In others the link between money in and money out is much less tight.
A government formula, not market returns, links past contributions to future payouts.
The government has been tinkering with many of these schemes, to improve their reach and financial returns.
At the end of last year it rolled out personal pensions across the whole country, offering modest tax breaks to people who contribute up to 12,000 yuan a year to their private pension pot.
Almost 73m people have signed up, but fewer than a quarter of them have paid in any money.
The government also wants the funds collected by occupational pensions (which cover about 76m people, including 44m government workers) to be invested more bravely.
Because the money managers who handle these assets are typically judged annually, they play it safe, allocating only 10-15% of their portfolios to equities, so as to avoid a bad year.

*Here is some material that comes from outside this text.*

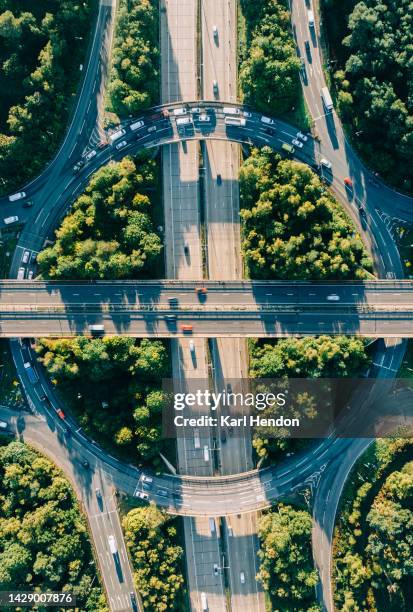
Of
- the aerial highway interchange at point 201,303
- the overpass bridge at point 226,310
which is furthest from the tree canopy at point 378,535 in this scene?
the overpass bridge at point 226,310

The result is long-term money managed with a short-term mindset, argues Bo Sun of Principal Financial Group, an investment firm.

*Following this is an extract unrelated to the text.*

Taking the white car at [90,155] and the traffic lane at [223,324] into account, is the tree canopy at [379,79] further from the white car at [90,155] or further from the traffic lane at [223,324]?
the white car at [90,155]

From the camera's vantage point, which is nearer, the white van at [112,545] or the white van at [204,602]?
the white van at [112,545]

The government wants money managers to be evaluated over three years or more.
That would allow them to buy more equities, which could help stabilise the stockmarket and earn higher returns over the long run.

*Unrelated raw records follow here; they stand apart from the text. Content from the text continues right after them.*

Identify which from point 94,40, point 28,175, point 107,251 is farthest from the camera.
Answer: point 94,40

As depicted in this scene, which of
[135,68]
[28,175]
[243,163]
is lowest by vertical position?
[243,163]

The government is also trying to extend its mandatory social-security scheme for urban employees, which covers over 530m people, to gig workers like Mr Li and others engaged in more flexible kinds of labour.
Such workers can now contribute 20% of their earnings if they wish, although many are reluctant to give up wages now for pensions later.
Some e-commerce platforms have started offering to act more like regular employers, making top-up contributions for riders who divert a share of their wages into such schemes.
The biggest of China’s five schemes spans around 538m residents, most of them rural, who can choose to make small contributions in their younger years in return for modest benefits later in life.
In March, the government said it would add 20 yuan to the minimum monthly payout of 123 yuan, which is often topped up by provincial governments (see chart 2).
Behind the state schemes stands the National Social Security Fund, which manages some of the money collected, as well as holding equity stakes in state-owned enterprises, with a book value of 2.1trn yuan.
Some economists think the government should do far more.
Lu Ting of Nomura, a bank, argues that increasing the monthly pension by 300 yuan would have a double benefit.
The extra money would increase the spending of pensioners, who now number over 180m.
It would also reduce the saving rate of the scheme’s 358m younger members who could look forward to receiving it when they retire.
The extra cost would be less than 0.5% of GDP a year.
Is the government listening?
In June, the Communist Party’s central committee released a set of ten opinions on “improving people’s livelihood”, covering the elderly, education, health care and more.
They represent the first comprehensive livelihood policy, issued as a central document, since Mr Xi came to power in 2012, according to a government spokesman.
They said China should sweeten incentives to contribute to pensions, bring more flexible workers into the fold, and make it easier to enroll in schemes where people live, not where they are registered under China’s hukou system of internal passports.
The opinions were, however, disappointingly vague, failing to clarify “who is going to pay”, points out Mr Xing.
The government does not seem ready for the kind of generosity that would really drive growth.
The 20-yuan addition to resident pensions offered this year and last was itself a big increase compared with past increments.
The government is wary of haste, even when the shortfall in demand is urgent.
In recent weeks, it increased retirement benefits for urban employees and government workers by a measly 2%.
“The problem isn’t a lack of ideas—it’s institutional inertia,” argues Mr Xing.
“The gap between diagnosis and delivery remains wide.”
As for Mr Li from Henan, he is not counting on pension reform to secure his retirement.
“If we can’t work any more, we can go back to our home town to farm,” he says.
Mr Xi tells the country’s people to look forward to “Chinese-style modernisation” and a gleaming industrial future.
But many older people, like Mr Li, face the prospect of a return to the land.